Mientras el flujo de gente se vuelve más escaso y el trajín de un día deja a todos los empleados cansados, aparece una de las dueñas más famosas de los puestos, ‘La tía Gloria’, una mujer que lleva trabajando en el puesto 47 de sus 72 años. Se sienta en una de las sillas y empieza a hablar sobre cómo fueron evolucionando los puestos. “Primero eran caseticas por allá, y después nos asignaron los lugares aquí, y así empezó esto”.
La idea de empezar con la venta de esta comida se la da a su tía que con unas mujeres bogotanas empezaron a vender fritos en el parque. “Esto nació en el parque, y después nos trasladaron para el Malecón”, explica doña Gloria. Ella se caracteriza por ser una de las más veteranas en este negocio, ya tiene cierto respeto entre todos los empleados y visitantes del lugar.

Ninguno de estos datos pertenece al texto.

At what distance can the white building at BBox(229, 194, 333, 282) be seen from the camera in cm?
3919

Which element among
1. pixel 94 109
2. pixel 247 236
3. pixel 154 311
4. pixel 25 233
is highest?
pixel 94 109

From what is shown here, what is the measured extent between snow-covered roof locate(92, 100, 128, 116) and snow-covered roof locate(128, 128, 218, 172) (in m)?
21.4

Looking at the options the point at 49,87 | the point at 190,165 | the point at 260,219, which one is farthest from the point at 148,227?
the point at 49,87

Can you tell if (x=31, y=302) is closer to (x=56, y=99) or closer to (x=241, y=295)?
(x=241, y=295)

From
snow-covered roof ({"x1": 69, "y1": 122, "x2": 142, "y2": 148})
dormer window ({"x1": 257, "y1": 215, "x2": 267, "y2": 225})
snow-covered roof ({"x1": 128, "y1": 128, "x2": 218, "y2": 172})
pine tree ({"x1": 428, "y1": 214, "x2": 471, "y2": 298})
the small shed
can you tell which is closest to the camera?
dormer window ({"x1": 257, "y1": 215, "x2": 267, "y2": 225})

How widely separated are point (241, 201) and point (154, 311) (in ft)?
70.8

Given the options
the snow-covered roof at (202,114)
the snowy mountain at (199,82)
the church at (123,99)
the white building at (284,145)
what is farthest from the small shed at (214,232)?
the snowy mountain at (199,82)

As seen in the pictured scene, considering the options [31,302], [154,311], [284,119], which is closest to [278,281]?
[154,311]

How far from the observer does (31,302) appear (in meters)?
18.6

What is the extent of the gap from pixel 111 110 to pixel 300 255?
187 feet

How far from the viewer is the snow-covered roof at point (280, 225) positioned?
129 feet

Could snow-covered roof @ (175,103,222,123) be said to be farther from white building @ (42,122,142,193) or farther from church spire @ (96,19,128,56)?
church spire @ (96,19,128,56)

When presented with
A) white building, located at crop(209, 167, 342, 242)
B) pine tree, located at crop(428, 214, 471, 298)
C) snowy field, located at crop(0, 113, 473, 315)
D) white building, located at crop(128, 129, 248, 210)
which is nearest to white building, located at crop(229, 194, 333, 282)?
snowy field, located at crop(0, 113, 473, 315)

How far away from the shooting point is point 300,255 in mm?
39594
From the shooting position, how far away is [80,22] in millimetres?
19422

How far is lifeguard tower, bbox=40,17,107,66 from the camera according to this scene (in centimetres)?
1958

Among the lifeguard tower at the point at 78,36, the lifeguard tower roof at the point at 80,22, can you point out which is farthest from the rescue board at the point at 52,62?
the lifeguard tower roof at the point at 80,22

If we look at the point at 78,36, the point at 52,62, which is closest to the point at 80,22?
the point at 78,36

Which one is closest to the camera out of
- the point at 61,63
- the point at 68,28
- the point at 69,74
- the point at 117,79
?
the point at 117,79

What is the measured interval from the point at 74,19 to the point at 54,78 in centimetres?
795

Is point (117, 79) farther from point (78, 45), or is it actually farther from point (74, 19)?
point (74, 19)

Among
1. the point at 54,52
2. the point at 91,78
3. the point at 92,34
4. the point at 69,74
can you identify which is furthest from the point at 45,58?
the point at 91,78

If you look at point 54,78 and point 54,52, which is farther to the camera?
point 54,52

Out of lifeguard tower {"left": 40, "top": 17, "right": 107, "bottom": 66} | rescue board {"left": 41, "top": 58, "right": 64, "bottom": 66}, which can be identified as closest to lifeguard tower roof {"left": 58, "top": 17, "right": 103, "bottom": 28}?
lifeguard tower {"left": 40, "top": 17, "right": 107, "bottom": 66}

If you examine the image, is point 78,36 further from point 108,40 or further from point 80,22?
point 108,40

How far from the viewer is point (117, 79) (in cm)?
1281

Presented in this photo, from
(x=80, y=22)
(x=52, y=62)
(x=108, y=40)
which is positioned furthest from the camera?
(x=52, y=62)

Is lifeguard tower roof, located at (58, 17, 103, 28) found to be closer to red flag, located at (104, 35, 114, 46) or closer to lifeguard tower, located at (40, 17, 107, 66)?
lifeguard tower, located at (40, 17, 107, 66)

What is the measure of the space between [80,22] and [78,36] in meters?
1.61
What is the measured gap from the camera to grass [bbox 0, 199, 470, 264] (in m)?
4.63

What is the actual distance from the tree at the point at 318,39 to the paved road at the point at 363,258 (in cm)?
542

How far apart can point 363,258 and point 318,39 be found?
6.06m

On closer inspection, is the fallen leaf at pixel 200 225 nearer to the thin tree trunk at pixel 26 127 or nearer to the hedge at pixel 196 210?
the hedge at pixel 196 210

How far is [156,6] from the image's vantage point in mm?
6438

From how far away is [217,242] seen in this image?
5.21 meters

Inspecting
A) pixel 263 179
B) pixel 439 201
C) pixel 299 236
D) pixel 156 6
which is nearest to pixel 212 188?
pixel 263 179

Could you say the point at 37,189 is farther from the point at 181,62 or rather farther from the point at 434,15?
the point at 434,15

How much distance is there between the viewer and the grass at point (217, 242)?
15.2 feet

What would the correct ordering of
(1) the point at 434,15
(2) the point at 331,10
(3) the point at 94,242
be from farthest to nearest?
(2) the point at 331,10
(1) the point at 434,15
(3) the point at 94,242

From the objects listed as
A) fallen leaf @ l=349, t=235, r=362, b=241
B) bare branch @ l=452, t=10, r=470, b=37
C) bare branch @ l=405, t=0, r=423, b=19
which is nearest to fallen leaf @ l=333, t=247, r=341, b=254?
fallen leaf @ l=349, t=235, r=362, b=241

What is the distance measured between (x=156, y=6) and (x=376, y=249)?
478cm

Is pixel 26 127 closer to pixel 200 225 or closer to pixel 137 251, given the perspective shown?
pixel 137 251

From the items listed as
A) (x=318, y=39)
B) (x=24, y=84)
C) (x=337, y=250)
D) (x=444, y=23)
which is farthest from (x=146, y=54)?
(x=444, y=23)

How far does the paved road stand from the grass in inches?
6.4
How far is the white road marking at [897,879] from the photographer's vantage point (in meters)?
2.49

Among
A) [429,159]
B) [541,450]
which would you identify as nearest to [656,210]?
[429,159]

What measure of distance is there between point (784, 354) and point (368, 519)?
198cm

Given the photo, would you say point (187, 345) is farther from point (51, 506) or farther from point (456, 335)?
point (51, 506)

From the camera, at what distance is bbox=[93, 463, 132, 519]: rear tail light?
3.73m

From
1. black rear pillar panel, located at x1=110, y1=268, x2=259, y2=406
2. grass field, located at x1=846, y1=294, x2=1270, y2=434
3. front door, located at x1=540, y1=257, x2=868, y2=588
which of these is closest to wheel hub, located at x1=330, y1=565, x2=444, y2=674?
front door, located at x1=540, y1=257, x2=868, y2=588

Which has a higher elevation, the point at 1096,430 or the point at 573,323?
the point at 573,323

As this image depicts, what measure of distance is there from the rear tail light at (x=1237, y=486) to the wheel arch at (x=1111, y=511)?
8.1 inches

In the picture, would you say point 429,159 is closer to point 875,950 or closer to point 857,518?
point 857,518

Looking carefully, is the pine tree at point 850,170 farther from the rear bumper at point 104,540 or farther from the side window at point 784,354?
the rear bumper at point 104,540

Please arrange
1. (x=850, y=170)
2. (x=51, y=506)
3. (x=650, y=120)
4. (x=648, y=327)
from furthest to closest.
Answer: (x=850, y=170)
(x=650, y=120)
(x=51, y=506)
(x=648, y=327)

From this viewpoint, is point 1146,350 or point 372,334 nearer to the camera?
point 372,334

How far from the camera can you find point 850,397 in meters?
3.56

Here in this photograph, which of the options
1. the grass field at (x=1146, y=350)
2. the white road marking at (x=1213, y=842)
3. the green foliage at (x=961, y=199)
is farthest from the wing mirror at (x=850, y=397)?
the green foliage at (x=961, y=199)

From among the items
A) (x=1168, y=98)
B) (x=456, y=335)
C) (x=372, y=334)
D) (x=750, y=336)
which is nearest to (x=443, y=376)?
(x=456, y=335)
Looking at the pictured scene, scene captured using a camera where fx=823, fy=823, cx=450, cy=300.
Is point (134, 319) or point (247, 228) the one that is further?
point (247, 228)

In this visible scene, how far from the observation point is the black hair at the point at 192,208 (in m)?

Y como es común entre negocio y negocio, todos los puestos son de familia, las dueñas son las mamás, las tías y las abuelas de los empleados.
Después de verla por tantos años, todos los días, a Gloria le sigue gustando la comida. “Me gusta prepararla y comerla también, ¡aquí todos comemos fritanga!”, no se cansa y no se cansan, porque más allá de la comida, el lugar es un vínculo ligado a muchas historias, esfuerzos y oportunidades para las familias que han pasado por el famoso “Palacio del colesterol”.
*Estudiante del curso Textos Especializados, del Programa de Comunicación Social de la UNAB.